Now that we’re here, it’s even better that they did not meet in the regular season. The one-and-only meeting will be for a title that is two years in the making. It was worth the wait and sacrifice. Gonzaga and Baylor have not only been the top two teams this season, but the top two teams over the past two seasons. The teams are along 115-8.

“Since 2008, we have won 18 or more,” Drew said. “And we and Kansas are the only two Power Fives that could do that. We were good throughout. We just could not reach a final four or national championship.”

When GU and BU meet on Monday night, Baylor will be more than a worthy opponent. The Bears will be the best team Gonzaga has faced in years. (UCLA included!) This is exactly what Gonzaga deserves: the number 2 team in the sport, more enemy than foil. Given their combined three-point shooting accuracy (41.8%), Baylor’s four-headed guard attack from Butler, Mitchell, MaCio Teague and Adam Flagler should be considered one of the best backfield attacks of the past 15 years in college basketball, and probably longer.

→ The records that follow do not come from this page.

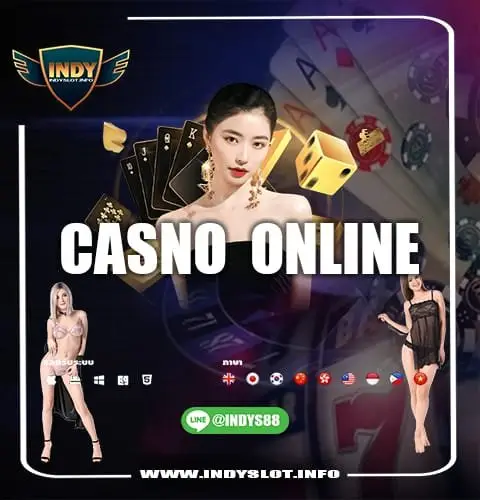 casino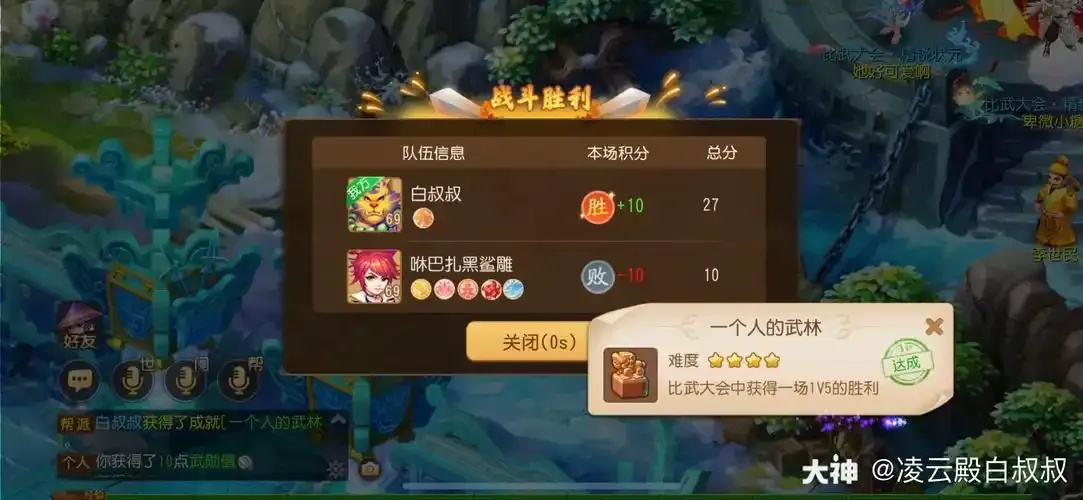 梦幻西游手游网易大神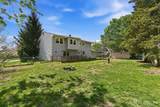 1363 E Peoria Place - Photo 25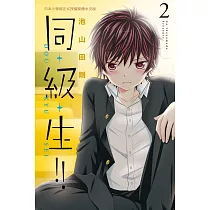 同・級・生!! 2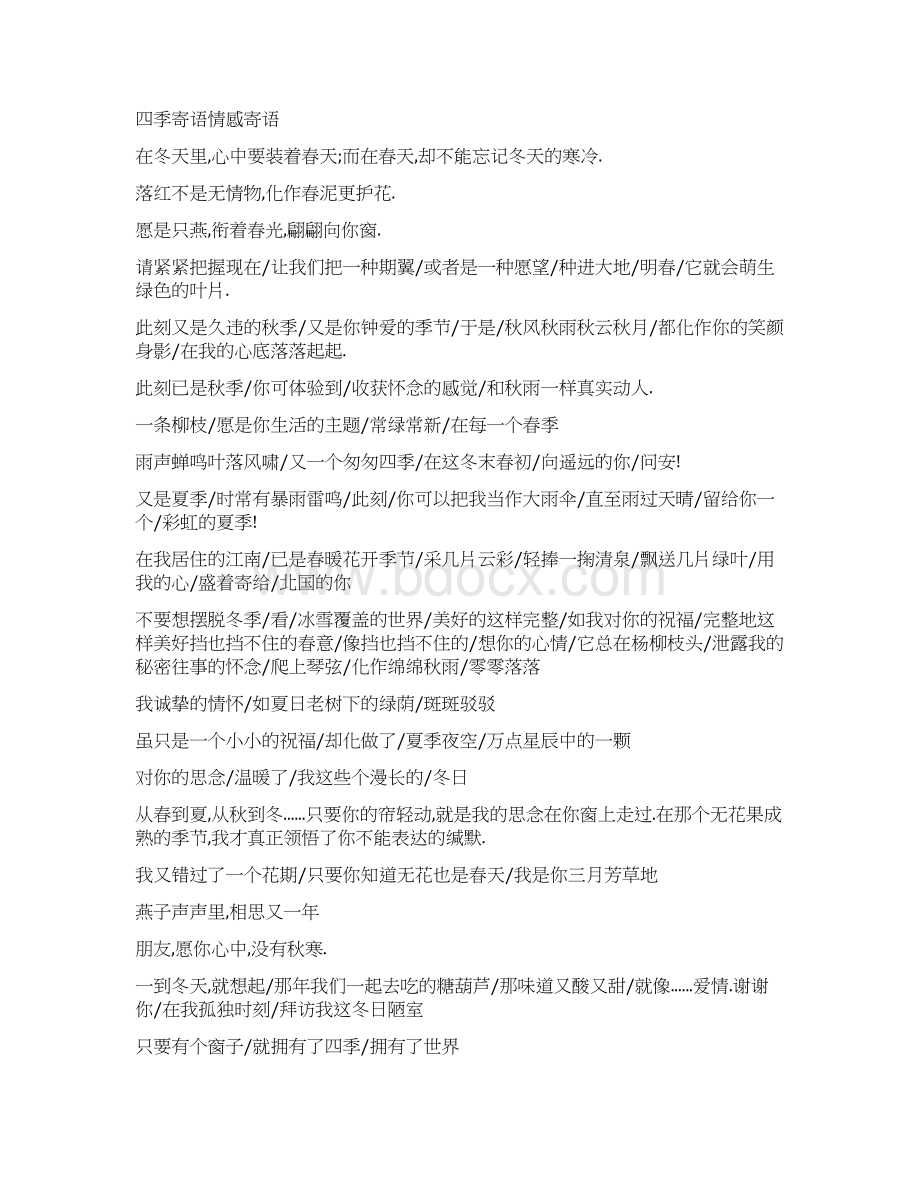 心情日记大全Word文件下载.docx_第2页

“(Mark Gonzaga coach) Few and I joked when the game was canceled and we went to the arena and we held a press conference and said the game was canceled and whatnot,” Drew said. ‘And when we drove back, we were like, you know, if we were to play this game in the Final Four or the championship game, it sounds like a better idea. So, of course, that was the goal for both of us. ‘

College basketball deserves it. We all do. College hoops was the only major American sport to cancel its 2020 championships (men and women). The NBA ends in an Orlando bubble. Major League Baseball had a shortened schedule. The NFL, blessed with happy timing, continued with minimal brackets. The Masters and most other golf and tennis courses were delayed, but eventually played.

We have not had a national championship in men’s and women’s basketball for the past two years. Now the wait is over. For men, it could not be better than that. This is an unusual thing: top two teams meeting in the national championship game. The fickle bracket does not so often afford such gifts. The Lucas Oil Stadium is the stage of the first national championship match between preseason no. 1 and no. 2-teams since 2000-01, when Duke beat Arizona. This is the first national championship match between the teams that overall no. 1 and no. 2 since North Carolina was selected against Illinois in 2005.

And after Gonzaga had to navigate against UCLA, there is all the more reason to believe that the unbeaten run can or will end. Baylor are 6-0 this season against top 10 teams. There were 16 teams played that reached the 2021 NCAA Tournament and went 14-2 away.

Will the Zags contract and recover, or are the wounds too deep for Baylor to strike? Baylor will bend.

Against Houston, even the little things seem bigger. Jonathan Tchamwa Tchatchoua scored double figures (11 points) for the first time in 2021. Teague’s six assistants against the Coogs were more than he ever had in a Baylor uniform. Baylor’s 23 assistants were the most on a Final Four stage since UNLV in 1990.

On April 5, Gonzaga-Baylor will expire after four months. The day it happened, a few people said, ‘I absolutely think we’ll find a way to see these two teams against each other later in the season.

“We’ll find a way to play it sometime,” he added.

Hopeful. And prophetic. Come Monday, important.

It all comes together in a magical way that only the NCAA Tournament can offer.

Baylor’s back and better than ever. Gonzaga still holds an unbeaten record and is another victory of sports immortality. Consider the wait. Consider the interests. Consider the programs and what is needed to reach this point. Consider Saturday night. Consider Jalen Suggs and that shot.

We have reached the perfect end of an imperfect season.